Title: What You Make It
Word: Inheritance
Scene Description: A dilapidated red barn sits under a beautiful blue sky. All that can be heard is the wind and a squeaking hinge. Isabella starts to cry and laugh hysterically.
Movie Pitch: A financially struggling brother and sister art team from the Bronx, New York inherit a beautiful remote piece of land in the Southwest that has no resale value. The only structure is a collapsed barn. As life on the East Coast was getting them down, they decide to stay and make the best of it. Luring other starving artists like themselves, eventually a good sized art community blossoms and builds around the fortified dilapidated barn. Growing their own food, using solar power and well-water, and surrounded by their artistic creations, it is heaven on earth… until…
Alright, I will give it a try. Don’t laugh.
Title: Broken Down
Synopsis: She left him standing in the barn.

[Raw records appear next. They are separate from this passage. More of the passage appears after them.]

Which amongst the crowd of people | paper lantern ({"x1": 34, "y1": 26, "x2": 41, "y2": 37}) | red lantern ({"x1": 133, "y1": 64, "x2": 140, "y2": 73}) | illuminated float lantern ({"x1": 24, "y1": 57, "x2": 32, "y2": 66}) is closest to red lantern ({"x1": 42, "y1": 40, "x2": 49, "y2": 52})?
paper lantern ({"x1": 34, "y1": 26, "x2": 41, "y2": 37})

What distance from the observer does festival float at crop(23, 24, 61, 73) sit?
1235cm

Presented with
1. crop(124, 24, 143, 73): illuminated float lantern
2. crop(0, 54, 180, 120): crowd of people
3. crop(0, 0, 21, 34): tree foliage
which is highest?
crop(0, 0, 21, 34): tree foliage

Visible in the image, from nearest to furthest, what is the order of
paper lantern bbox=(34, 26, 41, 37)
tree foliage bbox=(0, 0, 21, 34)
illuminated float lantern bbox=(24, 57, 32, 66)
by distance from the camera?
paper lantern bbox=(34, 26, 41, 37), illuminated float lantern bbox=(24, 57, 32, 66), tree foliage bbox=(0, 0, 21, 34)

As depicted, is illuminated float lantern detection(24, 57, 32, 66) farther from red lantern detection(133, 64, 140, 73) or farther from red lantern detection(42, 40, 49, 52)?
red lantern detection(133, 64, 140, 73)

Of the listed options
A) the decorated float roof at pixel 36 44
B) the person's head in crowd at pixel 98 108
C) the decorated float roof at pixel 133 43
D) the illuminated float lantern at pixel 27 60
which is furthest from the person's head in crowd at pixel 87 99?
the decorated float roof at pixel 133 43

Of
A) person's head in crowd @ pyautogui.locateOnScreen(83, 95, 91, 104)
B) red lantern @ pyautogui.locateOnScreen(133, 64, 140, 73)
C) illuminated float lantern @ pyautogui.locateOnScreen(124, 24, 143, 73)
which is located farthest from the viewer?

It’s all about a girl and a boy and the relationship they had. They were farmers. They used to be happy until…It came undone, and the final scene she leaves him in a barn for…for another woman who comes to town.
Pitch: A colorful twist on an old pioneer story. The law rides into town in the form of Herchie McGlinn, a woman sheriff (can this even be?! What the hell, it’s my story) She falls for Dora Pridden and the townsfolk run them out of town.
I see a lot of chickens and a few pigs. I like this post! Good stuff.
Kind of generic
Title: Hatchet
Word: Dawn
Charlie wakes on a hay covered barn floor, he wipes his face and finds dried blood under his finger nails.
Pitch: I have none…
Adam — Mine is kind of generic too, but what is cool is how you can take the exact same location and make a totally different story from it. Great choice of words.
Ellen — Laughing. Good one. Lesbian Western tear-jerker? Great new twist on an old overplayed story.
Jaden! I love this blog. These little tests make me nervous! B/c “I’m an artist and I’m sensitive about my ish”
Jaden,
I’m looking forward to these posts. This is a lot of fun. I actually had all these pictures played out in my head. And then, of course I have to translate it all into words, which is harder. And what you said at the end is very good, also. We must constantly evolve or die. Yeah. We can not stay in one place but move in the stream. I fight it, but I know it’s true.
Haute — Thank you. What is an “ish”?
Ellen — Good! I look forward to you joining. I’ve watched these exercises open up people’s mind in an interesting way. It helps people to throw out ideas to the world and let them go, which is enormously hard for writers to do. It’s fun for me too.